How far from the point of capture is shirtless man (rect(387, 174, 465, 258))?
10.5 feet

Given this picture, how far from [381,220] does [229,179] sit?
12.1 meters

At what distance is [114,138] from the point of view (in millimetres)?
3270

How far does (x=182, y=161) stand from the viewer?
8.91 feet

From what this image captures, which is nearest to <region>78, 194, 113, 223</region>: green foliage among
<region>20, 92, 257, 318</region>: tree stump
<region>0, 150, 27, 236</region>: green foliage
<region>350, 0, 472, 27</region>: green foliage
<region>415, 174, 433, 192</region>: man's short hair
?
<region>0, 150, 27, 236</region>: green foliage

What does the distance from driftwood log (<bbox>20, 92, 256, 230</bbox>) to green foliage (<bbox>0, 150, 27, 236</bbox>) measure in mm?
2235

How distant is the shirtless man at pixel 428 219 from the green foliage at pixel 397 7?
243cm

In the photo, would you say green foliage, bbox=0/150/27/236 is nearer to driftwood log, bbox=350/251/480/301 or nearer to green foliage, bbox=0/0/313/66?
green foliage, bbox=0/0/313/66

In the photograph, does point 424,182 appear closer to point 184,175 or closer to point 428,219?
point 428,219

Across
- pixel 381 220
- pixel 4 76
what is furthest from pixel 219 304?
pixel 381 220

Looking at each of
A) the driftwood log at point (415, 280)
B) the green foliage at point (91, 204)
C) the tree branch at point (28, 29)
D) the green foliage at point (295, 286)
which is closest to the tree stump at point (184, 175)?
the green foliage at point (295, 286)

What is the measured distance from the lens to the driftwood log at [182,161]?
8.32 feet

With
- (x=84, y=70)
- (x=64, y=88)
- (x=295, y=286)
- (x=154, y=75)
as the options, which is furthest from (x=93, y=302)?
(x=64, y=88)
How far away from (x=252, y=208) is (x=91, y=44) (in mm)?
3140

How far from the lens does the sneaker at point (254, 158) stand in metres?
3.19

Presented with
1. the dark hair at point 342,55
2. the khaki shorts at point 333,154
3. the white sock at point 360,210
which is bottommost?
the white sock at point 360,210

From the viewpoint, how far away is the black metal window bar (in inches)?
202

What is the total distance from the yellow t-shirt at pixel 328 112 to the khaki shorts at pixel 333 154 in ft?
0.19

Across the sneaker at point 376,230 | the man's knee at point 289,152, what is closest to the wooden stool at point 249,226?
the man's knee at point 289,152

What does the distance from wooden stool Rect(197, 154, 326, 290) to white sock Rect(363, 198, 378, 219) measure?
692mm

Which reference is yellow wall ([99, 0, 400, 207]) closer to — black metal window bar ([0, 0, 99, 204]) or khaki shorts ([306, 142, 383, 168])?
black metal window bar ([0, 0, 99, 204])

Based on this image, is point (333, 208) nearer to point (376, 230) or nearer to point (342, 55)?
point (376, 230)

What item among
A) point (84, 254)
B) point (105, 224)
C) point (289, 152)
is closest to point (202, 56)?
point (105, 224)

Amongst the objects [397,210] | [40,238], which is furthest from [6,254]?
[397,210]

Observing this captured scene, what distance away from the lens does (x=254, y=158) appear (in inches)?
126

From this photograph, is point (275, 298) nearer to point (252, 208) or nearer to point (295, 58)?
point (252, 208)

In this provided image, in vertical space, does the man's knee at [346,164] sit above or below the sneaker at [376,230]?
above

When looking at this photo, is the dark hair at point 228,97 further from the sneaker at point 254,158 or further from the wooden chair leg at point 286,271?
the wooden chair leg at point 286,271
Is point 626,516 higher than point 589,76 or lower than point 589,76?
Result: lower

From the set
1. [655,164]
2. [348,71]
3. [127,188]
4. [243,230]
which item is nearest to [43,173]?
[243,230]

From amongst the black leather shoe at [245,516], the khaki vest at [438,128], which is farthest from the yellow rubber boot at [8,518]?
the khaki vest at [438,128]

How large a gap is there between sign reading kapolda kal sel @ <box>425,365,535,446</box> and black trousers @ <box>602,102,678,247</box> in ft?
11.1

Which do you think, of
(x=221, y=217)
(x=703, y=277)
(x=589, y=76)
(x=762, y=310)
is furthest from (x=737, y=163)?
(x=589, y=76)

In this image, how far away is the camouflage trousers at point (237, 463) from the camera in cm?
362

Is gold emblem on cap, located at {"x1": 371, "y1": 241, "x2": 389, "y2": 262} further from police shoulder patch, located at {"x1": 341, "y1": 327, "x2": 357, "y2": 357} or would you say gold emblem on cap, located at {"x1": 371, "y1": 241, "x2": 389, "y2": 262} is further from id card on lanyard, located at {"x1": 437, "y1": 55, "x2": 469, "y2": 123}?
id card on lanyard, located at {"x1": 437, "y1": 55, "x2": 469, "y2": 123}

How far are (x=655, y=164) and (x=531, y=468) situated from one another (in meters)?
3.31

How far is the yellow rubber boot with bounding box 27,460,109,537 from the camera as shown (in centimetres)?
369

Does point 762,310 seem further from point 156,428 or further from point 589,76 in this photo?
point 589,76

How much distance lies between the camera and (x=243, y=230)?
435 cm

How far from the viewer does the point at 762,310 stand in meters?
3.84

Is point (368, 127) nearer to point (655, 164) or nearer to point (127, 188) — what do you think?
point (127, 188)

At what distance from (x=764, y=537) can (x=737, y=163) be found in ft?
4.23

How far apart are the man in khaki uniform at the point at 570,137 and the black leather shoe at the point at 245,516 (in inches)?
• • • •
▸ What needs to be done:
Reproduce verbatim the data from the line containing "How far is the" through the final line of the data, including both of those lines.

▸ Solution for this task:
How far is the yellow rubber boot with bounding box 27,460,109,537 from the camera as shown (in centimetres)?
369

Does point 762,310 seem further from point 156,428 or further from point 589,76 in this photo?
point 589,76

How much distance lies between the camera and (x=243, y=230)?
435 cm

How far from the viewer does the point at 762,310 stand in meters?
3.84

Is point (368, 127) nearer to point (655, 164) or nearer to point (127, 188) — what do you think?
point (127, 188)

At what distance from (x=764, y=537) can (x=737, y=163) be found in ft?
4.23

How far apart are the man in khaki uniform at the point at 570,137 and the black leather shoe at the point at 245,516 (in inches)?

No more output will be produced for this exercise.